Hay más de una docena de personajes pero solo unos pocos interesan. Sucede que de esos pocos casi todos resultan abiertamente repudiables desde el punto de vista moral. Con una tarjeta de presentación como esa el repudio de los censores estaba casi asegurado: cinco de los seis informes fueron negativos. El sexto lector, caritativo él, quiso ver en el desenlace una lección cristiana que, se mire como se mire, a duras penas apaga los ecos de tanta desesperanza como planea sobre las páginas anteriores. La fugaz aparición de sor Catalina es una muy evidente concesión no sé si decir a la ortodoxia moral o a la censura de la época. En cualquier caso, se trata de un personaje perfectamente prescindible que no aparece hasta el tercer acto. El autor le concede mayor peso en la segunda versión de la obra atribuyéndole un par de frases que en la primera eran de Natalia. Poca cosa, ciertamente. Pero la última frase de Los pájaros ciegos la pronuncia precisamente la monjita.

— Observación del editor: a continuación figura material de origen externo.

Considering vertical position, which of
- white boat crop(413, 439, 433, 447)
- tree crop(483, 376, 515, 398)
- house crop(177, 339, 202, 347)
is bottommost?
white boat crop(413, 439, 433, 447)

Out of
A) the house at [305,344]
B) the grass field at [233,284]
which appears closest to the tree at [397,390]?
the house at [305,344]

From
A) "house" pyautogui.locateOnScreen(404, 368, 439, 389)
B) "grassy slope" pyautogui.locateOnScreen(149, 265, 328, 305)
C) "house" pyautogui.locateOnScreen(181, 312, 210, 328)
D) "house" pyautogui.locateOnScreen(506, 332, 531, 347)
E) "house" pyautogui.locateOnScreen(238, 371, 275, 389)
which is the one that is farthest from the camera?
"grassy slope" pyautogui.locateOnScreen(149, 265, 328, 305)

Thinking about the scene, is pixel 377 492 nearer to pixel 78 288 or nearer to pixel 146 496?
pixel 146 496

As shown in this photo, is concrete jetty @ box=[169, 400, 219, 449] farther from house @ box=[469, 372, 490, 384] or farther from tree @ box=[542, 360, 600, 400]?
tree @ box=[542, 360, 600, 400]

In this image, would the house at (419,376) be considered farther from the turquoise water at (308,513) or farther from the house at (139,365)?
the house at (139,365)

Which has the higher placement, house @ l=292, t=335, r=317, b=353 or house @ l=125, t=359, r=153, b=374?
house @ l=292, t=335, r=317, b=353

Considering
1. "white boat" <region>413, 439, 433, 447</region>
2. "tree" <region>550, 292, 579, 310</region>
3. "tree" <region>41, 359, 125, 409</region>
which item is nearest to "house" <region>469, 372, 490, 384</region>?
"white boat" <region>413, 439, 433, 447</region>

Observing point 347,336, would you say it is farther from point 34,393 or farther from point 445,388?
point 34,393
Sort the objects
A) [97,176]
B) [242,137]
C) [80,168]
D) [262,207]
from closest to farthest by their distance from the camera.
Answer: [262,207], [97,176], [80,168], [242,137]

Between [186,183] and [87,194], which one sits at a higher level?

Significativamente, no en la primera redacción, sino en la revisada: «Estaba rezando un poco...». (III, II)

Si se compara esta frase, cargada de esperanza, con aquella que ponía el punto final a la primera versión, la diferencia es notable. Inicialmente, tras una melancólica reflexión de Raquel sobre Tony, y después de una acotación angustiada («Y casi en un grito, como pidiendo socorro»), el personaje femenino pronunciaba las siguientes palabras: «Dicky, Patricia. ¡Hijos míos! ¿Dónde estáis?». (III, II) Aquí terminaba la primera versión. No puede decirse que sea un final absolutamente pesimista, puesto que contemplamos a una madre que reclama la presencia de unos hijos que sin duda la quieren y que acudirán a su llamada, pero tampoco puede decirse que, visto lo visto hasta ese momento, estemos ante un desenlace luminoso.

¿Por qué un autor ya entonces dotado para el ejercicio teatral, como lo era Ruiz Iriarte, no concedió a su obra más oportunidades? ¿Por qué no la reescribió después del repaso a la que la sometió una vez examinada por la censura? ¿Por qué no la editó nunca?

  1. Un autor teatral depende, más que un novelista o un poeta, de la reacción de los receptores. No fue esta muy favorable, quizá porque el ámbito en que se dio a conocer la obra no resultó el más adecuado.
  2. El texto de Los pájaros ciegos seguramente le parecerá a cualquier lector de nuestros días defectuoso desde distintos puntos de vista.
  3. Y, sobre todo, Ruiz Iriarte vio claro que su camino era la comedia; aquel género que interesaba al espectador español de los años cuarenta; aquel con el que se encumbraría este escritor; aquel, en definitiva, en el que se sintió siempre más cómodo.

En fin, Los pájaros ciegos es una curiosa anomalía literaria en la historia personal de Víctor Ruiz Iriarte y, lo que quizá tiene más relevancia, una interesante anomalía literaria en la historia general del teatro español posterior a 1939.